In what is proving to be a NAMM week bonanza for lovers of hardware effects, Korg’s Kaoss Pad Quad may be the best bang-for-the-buck. You can control up to four effects simultaneously, all via the trademark KAOSS-style touchpad, triggering effects you want via single-button toggles. (In fact, this device reminds me in a good way of the superb but sadly now-defunct Entrancer KPE-1 video device, in that everything is neatly accessible.)
Plug in your input from an external source or use the onboard mic input, then control effects from the touchpad with multi-color LED effects for visual feedback. There are four basic modules – looper, modulation, filter, and delay/reverb – each with variations, so that Korg promises 1,295 combinations. (That’s an utterly meaningless number to me, but I’ll take their word for it.)
There’s also a “freeze” effect for each module, so you can lock its settings in place. Some effects:
- Multi-mode looper with reverse and loop slicing.
- Vinyl break.
- Ducking compressor.
- Automatic BPM. But real men and women use the onboard tap tempo instead, so pretend you didn’t read that.
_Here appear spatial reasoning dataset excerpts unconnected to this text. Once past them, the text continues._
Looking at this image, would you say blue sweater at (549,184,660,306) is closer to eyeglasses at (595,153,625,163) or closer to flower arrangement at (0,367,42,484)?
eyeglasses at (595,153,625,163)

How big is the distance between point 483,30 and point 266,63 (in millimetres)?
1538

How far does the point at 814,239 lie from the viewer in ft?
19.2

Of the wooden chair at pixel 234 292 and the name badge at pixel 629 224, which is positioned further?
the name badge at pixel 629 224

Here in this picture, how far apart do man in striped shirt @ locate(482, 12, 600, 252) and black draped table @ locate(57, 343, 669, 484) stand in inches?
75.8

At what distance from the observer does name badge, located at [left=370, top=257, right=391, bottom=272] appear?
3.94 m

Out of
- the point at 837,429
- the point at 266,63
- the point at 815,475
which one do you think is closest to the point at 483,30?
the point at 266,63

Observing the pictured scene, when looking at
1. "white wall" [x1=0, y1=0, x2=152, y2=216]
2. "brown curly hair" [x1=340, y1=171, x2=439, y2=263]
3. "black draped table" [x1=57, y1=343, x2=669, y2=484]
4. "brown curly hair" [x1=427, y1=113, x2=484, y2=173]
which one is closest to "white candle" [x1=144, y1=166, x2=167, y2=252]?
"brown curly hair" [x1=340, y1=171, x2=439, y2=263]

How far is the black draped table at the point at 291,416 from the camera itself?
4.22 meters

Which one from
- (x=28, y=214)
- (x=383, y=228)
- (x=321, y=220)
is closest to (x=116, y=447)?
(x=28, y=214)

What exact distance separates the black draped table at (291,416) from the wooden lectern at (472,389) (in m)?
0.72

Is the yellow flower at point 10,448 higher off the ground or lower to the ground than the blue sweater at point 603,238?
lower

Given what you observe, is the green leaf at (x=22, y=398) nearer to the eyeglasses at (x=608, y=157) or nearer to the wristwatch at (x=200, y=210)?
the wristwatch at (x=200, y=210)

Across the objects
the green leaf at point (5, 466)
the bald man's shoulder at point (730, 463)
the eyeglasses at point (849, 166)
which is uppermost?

- Pitch shifter, grain shifter.
- Reverb, delay, tape echo.
All that’s missing, really, is MIDI input – it’s intended as a self-contained device, and any sync will be up to its auto BPM feature or tapping in tempos.
If you’re in my house, you’re not allowed to use the fake vinyl break effect. Sorry, them’s the rules. (Keep them for the next time you need to score an MTV reality show.) But otherwise, this looks useful. And at this price, with this kind of ready-to-play control, the whole device looks pretty irresistible. Korg’s ability to keep churning out KAOSS stuff people love is kind of ridiculous.